Comparison of transcriptomic responses of Porites australiensis and Acropora digitifera to increased seawater temperature and light intensity. (A) Upper: Venn diagram showing numbers of DEGs included in single-copy Hierarchical Orthogroups (SC-HOGs) between P. australiensis and A. digitifera. SC-HOGs differentially expressed under increased light intensity are colored yellow, and SC-HOGs differentially expressed under increased seawater temperature are colored pink. Lower: significantly upregulated or downregulated UniProt keywords (biological process) detected from DEGs in SC-HOGs under increased seawater temperature. Blue indicates Porites-specific SC-HOGs that were differentially expressed. Green indicates SC-HOGs differentially expressed in both Porites and Acropora. Purple indicates Acropora-specific SC-HOGs that were differentially expressed. (B) Gene expression changes of SC-HOGs differentially expressed in both Porites and Acropora, but in which expression patterns were opposite. Putative gene names are based on the Uniprot/Swissprot database. Pink shading denotes SC-HOG gene pairs that were significantly upregulated in Porites and downregulated in Acropora. Brown shading indicates SC-HOGs that were significantly downregulated in Porites and upregulated in Acropora. Gene expression changes compared with control conditions are shown in a colored heatmap. (C) Maximum likelihood analysis of anthozoan fluorescent protein (FP)-like genes using 215 aligned translated amino acids. Bootstrap values more than 80% are shown.

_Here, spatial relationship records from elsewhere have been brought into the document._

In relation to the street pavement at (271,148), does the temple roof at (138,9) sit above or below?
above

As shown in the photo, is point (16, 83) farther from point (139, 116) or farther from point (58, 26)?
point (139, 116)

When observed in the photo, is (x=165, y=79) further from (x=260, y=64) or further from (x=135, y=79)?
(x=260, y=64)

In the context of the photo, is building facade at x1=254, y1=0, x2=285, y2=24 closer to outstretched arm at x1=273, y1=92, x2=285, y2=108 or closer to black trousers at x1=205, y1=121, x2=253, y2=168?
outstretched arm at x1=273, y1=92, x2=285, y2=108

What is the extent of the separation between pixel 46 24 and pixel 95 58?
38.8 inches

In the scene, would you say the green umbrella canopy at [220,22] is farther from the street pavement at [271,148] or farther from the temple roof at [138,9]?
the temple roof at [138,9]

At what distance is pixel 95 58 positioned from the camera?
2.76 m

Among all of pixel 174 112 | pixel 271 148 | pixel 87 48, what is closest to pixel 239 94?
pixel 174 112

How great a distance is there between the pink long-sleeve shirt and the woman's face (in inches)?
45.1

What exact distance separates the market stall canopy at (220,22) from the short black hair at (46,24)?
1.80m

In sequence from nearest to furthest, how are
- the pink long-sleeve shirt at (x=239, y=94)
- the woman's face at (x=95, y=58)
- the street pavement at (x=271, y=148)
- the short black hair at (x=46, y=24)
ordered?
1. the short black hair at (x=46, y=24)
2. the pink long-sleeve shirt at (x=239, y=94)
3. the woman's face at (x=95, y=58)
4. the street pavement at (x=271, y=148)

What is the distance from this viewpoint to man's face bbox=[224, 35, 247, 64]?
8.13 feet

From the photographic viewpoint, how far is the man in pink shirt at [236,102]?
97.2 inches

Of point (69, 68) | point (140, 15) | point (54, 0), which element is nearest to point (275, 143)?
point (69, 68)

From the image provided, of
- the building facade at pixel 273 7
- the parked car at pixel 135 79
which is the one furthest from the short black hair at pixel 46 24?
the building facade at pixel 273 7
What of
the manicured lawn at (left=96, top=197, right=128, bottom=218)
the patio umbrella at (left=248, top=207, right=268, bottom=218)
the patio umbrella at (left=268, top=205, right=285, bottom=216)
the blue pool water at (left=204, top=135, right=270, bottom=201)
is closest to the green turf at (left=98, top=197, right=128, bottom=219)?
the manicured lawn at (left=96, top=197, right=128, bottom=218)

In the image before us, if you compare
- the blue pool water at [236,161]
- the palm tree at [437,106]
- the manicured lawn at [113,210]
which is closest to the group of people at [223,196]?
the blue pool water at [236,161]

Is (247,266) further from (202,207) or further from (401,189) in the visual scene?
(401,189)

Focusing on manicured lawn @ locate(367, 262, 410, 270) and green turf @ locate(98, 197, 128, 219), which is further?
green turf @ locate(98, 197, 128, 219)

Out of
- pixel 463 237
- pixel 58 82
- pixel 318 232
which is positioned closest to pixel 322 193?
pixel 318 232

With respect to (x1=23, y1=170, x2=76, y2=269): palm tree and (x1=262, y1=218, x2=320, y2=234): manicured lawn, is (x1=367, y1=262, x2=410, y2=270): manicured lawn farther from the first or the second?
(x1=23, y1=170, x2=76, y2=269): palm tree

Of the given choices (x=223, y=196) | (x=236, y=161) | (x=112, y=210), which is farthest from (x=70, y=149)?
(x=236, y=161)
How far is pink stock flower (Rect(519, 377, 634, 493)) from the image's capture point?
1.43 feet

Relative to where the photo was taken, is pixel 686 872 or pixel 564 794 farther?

Porites australiensis genes are shown with circles and Acropora digitifera genes are shown with triangles. The Acropora-specific FP clade is collapsed and nonfluorescent chromoproteins are shaded in gray. Downward blue arrows indicate P. australiensischromoprotein genes significantly downregulated by increased seawater temperature (FDR <0.05). Chromoprotein gene clusters in the P. australiensis genome, all of which were downregulated by increased seawater temperature, are shown in the box to the right.